American engineer, laboratory director and writer

Michael John McGuire (born June 29, 1947) is an American environmental engineer, laboratory director and writer whose career has focused on drinking water quality improvement. He has been recognized for his expertise in the control of trace organic compounds, inorganic contaminants and microbial pathogens in water. He is also known for his work in the identification, control and treatment of taste and odor problems in drinking water. McGuire combined the development of taste and odor analytical methods (where reliable methods to solve these problems did not exist) along with in situ treatment and oxidation. He developed a solution to the Metropolitan Water District of Southern California's (19 million customers) problem with trihalomethanes using ozone, peroxone and chloramines. He has published numerous articles in professional journals and he has been the co-editor of five books and compilations of articles. He published a book that documented the first continuous disinfection of a drinking water supply in the U.S. With Marie S. Pearthree, he wrote a book on the corrosive water debacle in Tucson, Arizona in 1992–94. He has been active in the American Water Works Association, and he has served as a volunteer and officer in that organization. In 2009, he was elected to the National Academy of Engineering.

==Early life==

Michael J. McGuire was born in 1947 at Brooke General Army Hospital in San Antonio, Texas. He attended grammar school in a number of locations, because his father was in the U.S. Army and stationed in several places during McGuire's early years. From 1955 to 1957, McGuire attended the grammar school run for U.S. Army dependents in Orléans, France. He went to Francis C. Hammond High School in Alexandria, Virginia.

==Education==

He earned his undergraduate degree in civil engineering at the University of Pennsylvania in 1969. During the period 1970 to 1972, he attended Drexel University part-time while he worked for the Philadelphia Water Department. After earning his master's degree in Environmental Engineering in 1972, he returned to Drexel University on a full-time basis to study for his PhD degree under Dr. I.H. (Mel) Suffet who is an analytical and environmental chemist. He completed his PhD and graduated in 1977. While at Drexel, he developed a direct water injection, gas chromatography analytical method for four "polarity probe" compounds: 1,4-dioxane, methyl ethyl ketone (or butanone), 1-butanol and nitromethane.

==Personal life==

Water sports are a major personal activity for him. McGuire rowed crew in high school and in his freshman year at the University of Pennsylvania. He is an active PADI-certified scuba diver logging over 500 dives since 1973. He swims laps for exercise, and he sails in the waters off Southern California and Mexico aboard Water Guy a Beneteau Oceanis 40.1.

In 1971, Deborah Marrow and he were married in Scarsdale, NY. In 2019, he was widowed. Their two children live in the Los Angeles area.

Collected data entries
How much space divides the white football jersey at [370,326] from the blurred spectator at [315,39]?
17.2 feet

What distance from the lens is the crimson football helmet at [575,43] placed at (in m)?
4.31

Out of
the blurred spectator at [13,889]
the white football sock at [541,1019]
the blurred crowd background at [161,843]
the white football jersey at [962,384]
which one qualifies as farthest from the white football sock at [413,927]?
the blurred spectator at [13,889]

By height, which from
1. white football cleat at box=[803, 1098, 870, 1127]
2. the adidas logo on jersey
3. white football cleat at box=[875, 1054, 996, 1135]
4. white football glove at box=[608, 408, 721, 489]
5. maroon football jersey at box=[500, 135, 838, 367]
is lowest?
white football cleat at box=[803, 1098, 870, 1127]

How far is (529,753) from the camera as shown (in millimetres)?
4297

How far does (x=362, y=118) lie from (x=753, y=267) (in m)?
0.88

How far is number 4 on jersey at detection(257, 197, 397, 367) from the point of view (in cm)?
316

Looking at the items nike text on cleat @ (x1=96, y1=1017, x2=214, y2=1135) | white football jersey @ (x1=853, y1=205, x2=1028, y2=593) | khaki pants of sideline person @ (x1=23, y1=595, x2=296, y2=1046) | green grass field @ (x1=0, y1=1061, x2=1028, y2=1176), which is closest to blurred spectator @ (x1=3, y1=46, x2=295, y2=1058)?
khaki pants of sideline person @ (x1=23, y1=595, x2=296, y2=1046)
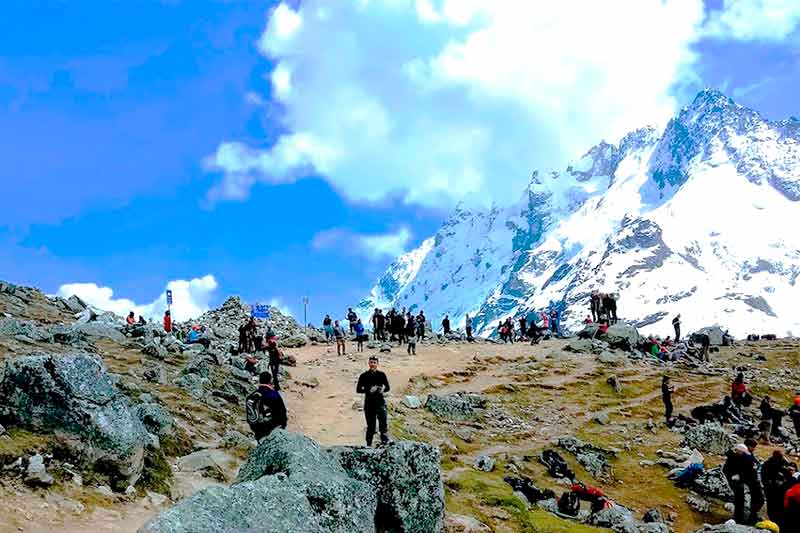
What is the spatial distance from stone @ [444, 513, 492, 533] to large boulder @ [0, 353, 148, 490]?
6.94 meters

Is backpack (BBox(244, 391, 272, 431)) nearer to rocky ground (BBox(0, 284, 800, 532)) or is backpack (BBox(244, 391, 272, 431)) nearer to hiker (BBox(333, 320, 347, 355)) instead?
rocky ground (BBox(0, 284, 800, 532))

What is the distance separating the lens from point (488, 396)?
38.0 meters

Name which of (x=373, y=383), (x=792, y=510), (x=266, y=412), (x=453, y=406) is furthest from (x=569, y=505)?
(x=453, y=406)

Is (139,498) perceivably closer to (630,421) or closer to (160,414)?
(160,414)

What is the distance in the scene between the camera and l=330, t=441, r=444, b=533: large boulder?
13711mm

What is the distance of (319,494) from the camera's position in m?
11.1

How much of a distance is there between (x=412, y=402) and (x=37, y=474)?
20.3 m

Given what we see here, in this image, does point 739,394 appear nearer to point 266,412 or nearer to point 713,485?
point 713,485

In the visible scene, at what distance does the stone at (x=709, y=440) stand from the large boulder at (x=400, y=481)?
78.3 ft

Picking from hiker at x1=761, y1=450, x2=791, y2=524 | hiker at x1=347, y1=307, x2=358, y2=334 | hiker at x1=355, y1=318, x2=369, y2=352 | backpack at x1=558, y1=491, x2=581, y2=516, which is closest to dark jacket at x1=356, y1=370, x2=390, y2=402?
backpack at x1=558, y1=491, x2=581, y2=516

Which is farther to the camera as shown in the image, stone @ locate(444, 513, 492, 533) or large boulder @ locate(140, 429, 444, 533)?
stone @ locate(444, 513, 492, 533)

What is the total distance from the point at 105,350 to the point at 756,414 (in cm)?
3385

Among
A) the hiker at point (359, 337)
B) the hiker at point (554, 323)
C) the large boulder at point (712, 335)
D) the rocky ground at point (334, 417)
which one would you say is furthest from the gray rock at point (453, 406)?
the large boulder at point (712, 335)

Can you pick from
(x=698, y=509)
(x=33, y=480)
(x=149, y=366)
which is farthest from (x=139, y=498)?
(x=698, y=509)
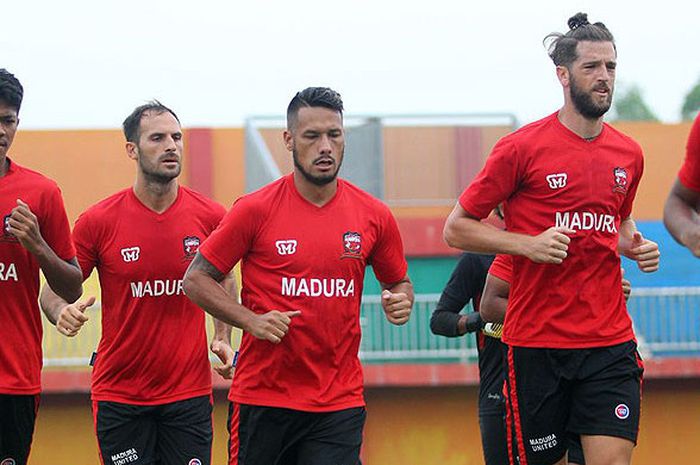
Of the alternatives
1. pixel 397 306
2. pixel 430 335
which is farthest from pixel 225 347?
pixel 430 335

...

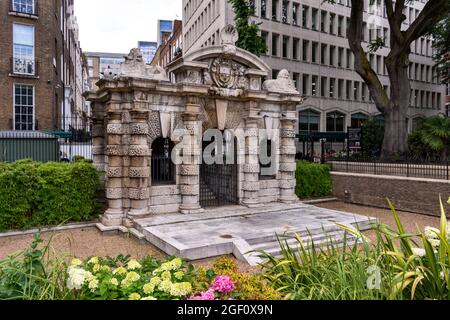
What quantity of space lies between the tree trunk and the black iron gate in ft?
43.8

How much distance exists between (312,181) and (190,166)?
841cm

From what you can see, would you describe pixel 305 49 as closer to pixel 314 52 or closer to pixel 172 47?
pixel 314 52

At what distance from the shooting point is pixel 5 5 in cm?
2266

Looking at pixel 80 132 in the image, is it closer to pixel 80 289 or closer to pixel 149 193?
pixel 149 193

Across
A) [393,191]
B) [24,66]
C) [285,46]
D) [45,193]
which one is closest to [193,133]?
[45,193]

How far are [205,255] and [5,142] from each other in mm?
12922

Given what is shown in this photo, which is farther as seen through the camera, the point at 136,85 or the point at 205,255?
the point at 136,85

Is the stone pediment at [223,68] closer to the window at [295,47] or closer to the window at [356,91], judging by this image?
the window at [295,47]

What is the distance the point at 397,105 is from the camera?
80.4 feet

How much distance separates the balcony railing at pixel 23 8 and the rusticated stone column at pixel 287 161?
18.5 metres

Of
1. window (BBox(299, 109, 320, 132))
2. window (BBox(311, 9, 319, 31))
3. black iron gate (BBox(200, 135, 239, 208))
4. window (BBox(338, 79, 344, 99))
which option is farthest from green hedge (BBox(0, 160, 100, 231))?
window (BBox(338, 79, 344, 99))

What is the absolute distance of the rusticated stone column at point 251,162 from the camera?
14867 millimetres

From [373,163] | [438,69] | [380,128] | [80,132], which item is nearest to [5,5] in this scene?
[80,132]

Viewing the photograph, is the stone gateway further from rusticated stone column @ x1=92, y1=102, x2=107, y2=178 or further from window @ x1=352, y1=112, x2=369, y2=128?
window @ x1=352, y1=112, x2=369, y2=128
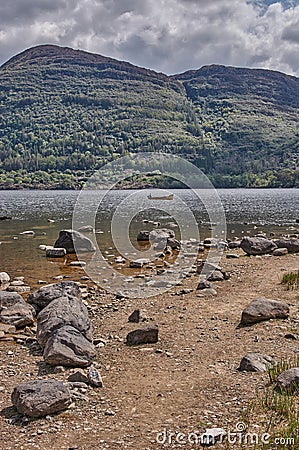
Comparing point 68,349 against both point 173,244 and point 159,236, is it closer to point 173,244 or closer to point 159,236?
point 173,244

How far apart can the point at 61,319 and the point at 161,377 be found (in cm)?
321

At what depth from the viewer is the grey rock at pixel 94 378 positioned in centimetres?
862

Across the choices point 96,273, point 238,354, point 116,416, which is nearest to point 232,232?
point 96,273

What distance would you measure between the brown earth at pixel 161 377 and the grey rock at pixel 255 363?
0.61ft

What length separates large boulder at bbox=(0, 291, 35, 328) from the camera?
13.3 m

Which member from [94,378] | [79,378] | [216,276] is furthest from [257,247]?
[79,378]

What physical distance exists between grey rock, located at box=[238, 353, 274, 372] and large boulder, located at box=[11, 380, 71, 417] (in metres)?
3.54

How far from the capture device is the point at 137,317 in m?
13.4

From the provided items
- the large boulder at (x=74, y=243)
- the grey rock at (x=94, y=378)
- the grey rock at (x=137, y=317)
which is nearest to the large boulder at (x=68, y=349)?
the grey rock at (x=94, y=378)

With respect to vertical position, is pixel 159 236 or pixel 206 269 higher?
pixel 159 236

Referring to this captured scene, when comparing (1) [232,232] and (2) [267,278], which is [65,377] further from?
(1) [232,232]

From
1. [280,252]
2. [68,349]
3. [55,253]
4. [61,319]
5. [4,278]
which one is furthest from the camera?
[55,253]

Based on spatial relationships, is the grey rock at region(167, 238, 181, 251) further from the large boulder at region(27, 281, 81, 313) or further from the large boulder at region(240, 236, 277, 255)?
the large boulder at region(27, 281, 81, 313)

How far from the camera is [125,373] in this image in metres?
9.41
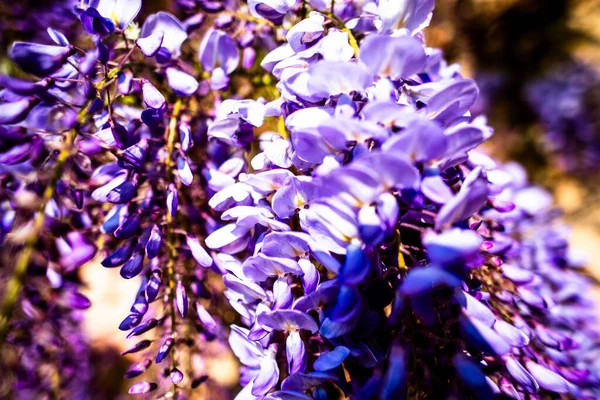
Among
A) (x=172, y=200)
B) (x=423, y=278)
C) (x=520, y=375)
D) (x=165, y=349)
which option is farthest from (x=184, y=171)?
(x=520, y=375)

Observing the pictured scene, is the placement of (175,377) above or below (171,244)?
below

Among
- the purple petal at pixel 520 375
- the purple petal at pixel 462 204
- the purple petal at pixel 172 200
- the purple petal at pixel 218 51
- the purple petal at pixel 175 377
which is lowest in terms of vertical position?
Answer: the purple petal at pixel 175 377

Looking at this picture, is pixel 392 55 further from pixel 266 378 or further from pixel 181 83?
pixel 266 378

Problem - Quote the passage on Michael J. McGuire word for word, covering the stretch from "Water sports are" through "Los Angeles area.". These rows were gathered from a different source than the text.

Exercise solution -
Water sports are a major personal activity for him. McGuire rowed crew in high school and in his freshman year at the University of Pennsylvania. He is an active PADI-certified scuba diver logging over 500 dives since 1973. He swims laps for exercise, and he sails in the waters off Southern California and Mexico aboard Water Guy a Beneteau Oceanis 40.1.

In 1971, Deborah Marrow and he were married in Scarsdale, NY. In 2019, he was widowed. Their two children live in the Los Angeles area.